I write to frame a multi-year research project that I have fit into a full scholarly agenda, working with legions of law and graduate students to gather for the first time, basic immigration eligibility information that serves as statutory, administrative, common law, and local prerequisites for entering licensed professions, high and low. The framework sets out national data across all United States jurisdictions, with the admissions standards and citizenship/immigration status required for entry into medicine, nursing, attorney, and K-12 teaching professions, and drills down on several large state jurisdictions in detailed case studies across dozens of licensed occupations in California, Texas, Illinois, and New York. No national study exists—that my research has found, and I have looked everywhere and shagged any number of false leads—and the sheer size of such an enterprise has likely precluded others from this snipe hunt.

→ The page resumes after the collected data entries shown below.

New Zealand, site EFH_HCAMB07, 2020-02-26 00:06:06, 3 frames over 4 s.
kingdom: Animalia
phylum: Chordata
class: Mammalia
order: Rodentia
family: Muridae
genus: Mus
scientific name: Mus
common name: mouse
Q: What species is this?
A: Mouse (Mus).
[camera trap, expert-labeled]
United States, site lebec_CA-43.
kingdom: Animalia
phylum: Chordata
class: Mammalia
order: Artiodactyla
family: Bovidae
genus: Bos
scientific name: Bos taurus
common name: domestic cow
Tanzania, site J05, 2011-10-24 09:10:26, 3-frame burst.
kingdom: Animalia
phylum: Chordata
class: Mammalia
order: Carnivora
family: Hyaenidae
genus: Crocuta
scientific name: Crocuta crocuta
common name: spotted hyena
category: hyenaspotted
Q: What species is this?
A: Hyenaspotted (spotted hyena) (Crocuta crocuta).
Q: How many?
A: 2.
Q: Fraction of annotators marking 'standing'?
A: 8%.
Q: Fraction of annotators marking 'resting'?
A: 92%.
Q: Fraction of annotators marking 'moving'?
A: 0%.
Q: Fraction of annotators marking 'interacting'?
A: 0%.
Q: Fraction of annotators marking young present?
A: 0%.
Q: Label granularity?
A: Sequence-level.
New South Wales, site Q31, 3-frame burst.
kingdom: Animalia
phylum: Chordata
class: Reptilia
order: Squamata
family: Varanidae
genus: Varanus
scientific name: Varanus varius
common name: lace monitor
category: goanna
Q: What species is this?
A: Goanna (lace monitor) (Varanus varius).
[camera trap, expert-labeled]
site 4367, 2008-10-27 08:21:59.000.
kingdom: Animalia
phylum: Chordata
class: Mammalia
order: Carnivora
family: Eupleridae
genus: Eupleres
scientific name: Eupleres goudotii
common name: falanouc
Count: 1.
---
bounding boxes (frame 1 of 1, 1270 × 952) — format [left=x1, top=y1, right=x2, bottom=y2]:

But once the data are assembled and reviewed, fascinating trends have emerged. As befits a multi-jurisdictional dataset, there are major inconsistencies, gaps, and mistakes that are in evidence, and virtually every state has multiple examples. While no one could have anticipated the explosive growth occasioned by DACA and its unique vectors implicating occupational licensing, it is growing clear that most licensure or certification authorities have not thought through immigration and citizenship requirements for their professions in any systematic fashion. Virtually all have some form of formal or informal citizenship admissions criteria, but as DACA and caselaw have revealed, this tectonic plate is shifting and disturbing other plates. In geology, the earth’s lithosphere—sub-layers of the crust—moves in regular and punctuated fashion, creating continental drift, faults, and trenches across the globe. Its counterpart in immigration and licensing law is the changing and moving universe of immigration law and the growing state regulation of labor and employment, necessitating special tools of legal analysis.
In this vein, I offer preliminary thoughts about the various immigration classifications implicated by business and occupational licensing. Secondly, I set out to describe briefly the overall architectural features of licensing in U.S. society, revealing multidimensional forces at play, both at the state and federal levels. Finally, I will situate the data, pointing out both intuitive issues and a number of counter-intuitive considerations that make a unified occupational licensing field-theory virtually impossible. As a result, many jurisdictions will continue to muddle along, deciding challenges and mounting reforms on a case by case basis. Each of these areas has its own narrative flow, and the overall effect is confusing and ineffective. Even so, these data will assist all serious scholars, elected officials, professional license authorities, and policy analysts who will work in these fields.